Section 14(1) of the Prevention of Terrorism Act 2005 (the 2005 Act) requires the Secretary of State to report to Parliament as soon as reasonably practicable after the end of every relevant three-month period on the exercise of the control order powers during that period.
The level of information provided will always be subject to slight variations based on operational advice.
The future of the control order regime
On 23 May 2011, the Terrorism Prevention and Investigation Measures Bill was introduced in the House of Commons. A copy of the Bill can be found on Parliament’s web site. The Bill makes provision for the abolition of control orders and their replacement with a new, less intrusive and more focused regime. The control order system will continue to operate until its replacement is in force.

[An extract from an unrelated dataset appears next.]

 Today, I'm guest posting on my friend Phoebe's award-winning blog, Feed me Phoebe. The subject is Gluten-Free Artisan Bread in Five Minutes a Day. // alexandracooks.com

The exercise of the control order powers in the last quarter
As explained in previous quarterly statements, control order obligations are tailored to the individual concerned and are based on the terrorism-related risk that individual poses. Each control order is kept under regular review to ensure that the obligations remain necessary and proportionate. The Home Office continues to hold Control Order Review Groups (CORGs) every quarter, with representation from law enforcement and intelligence agencies, to keep the obligations in every control order under regular and formal review and to facilitate a review of appropriate exit strategies. During the reporting period, three CORGs were held in relation to the orders in force at the time. Other meetings were held on an ad-hoc basis as specific issues arose.
During the period 11 March 2011 to 10 June 2011, one new non-derogating control order was made, with the permission of the court, and served. One non-derogating control order which was made, with the permission of the court, during a previous quarter was served during this quarter. A control order already in force at the beginning of this reporting period was revoked on the direction of the court and a new order made and served in its place. Two control orders have been renewed in accordance with section 2(6) of the 2005 Act in this reporting period.
In total, as of 10 June, there were 12 control orders in force, all of which were in respect of British citizens. All of these control orders were non-derogating. Three individuals subject to a control order were living in the Metropolitan Police District; the remaining individuals were living in other police force areas.
One set of criminal proceedings for breach of a control order was concluded during this reporting period following a CPS decision that prosecution was no longer in the public interest in light of the revocation of the control order to which they were related.
During this reporting period, 60 modifications of control order obligations were made. 25 requests to modify control order obligations were refused. Section 10(1) of the 2005 Act provides a right of appeal against a decision by the Secretary of State to renew a non-derogating control order or to modify an obligation imposed by a nonderogating control order without consent. Three appeals have been lodged with the High Court during this reporting period under section 10(1) of the 2005 Act. A right of appeal is also provided by section 10(3) of the 2005 Act against a decision by the Secretary of State to refuse a request by a controlled person to revoke their order or to modify any obligation under their order.
During this reporting period two appeals were lodged with the High Court under section 10(3) of the 2005 Act. On 5 April 2011 a judgment was handed down by the Court of Appeal in BM v Secretary of State for the Home Department  EWCA CIV 366, in relation to the appeal brought by BM against the decision of the High Court to uphold his control order. The Court of Appeal allowed BM’s appeal. It found that the High Court did not consider the correct legal test at the initial review of the control order because it only considered whether the control order was necessary at the date of the hearing and not at the date it was made. It further found that, on the basis of the evidence before it, the control order was flawed from the outset. The Court of Appeal made clear that it only considered the open evidence against BM in reaching this decision. The judgment recognised that the Secretary of State argued that the control order was justified on the totality of the evidence, including closed evidence that was not before them, but found that they should consider only the open evidence that was before them so as to avoid delaying the outcome of this case. The Court of Appeal directed that the control order should be revoked 48 hours after hand-down with retrospective effect from the date on which it was made.
On 20 May 2011 a judgment was handed down by the High Court in CD v Secretary of State for the Home Department  EWHC 1273 (admin) in relation to the appeal brought by CD under section 10(3) of the 2005 Act against the decision to refuse to remove an obligation that would require him to relocate away from his previous area of residence. The judge dismissed the appeal, concluding that the relocation obligation was a necessary and proportionate measure to protect the public from the risk of what is an immediate and real risk of a terrorist related attack. The judge also found that the Secretary of State should contribute to the travel costs of CD’s family.
He made clear that the finding in this case does not mean that a contribution to travel costs should be made in every case of relocation.
Most full judgments are available on the British and Irish Legal Information Institute website.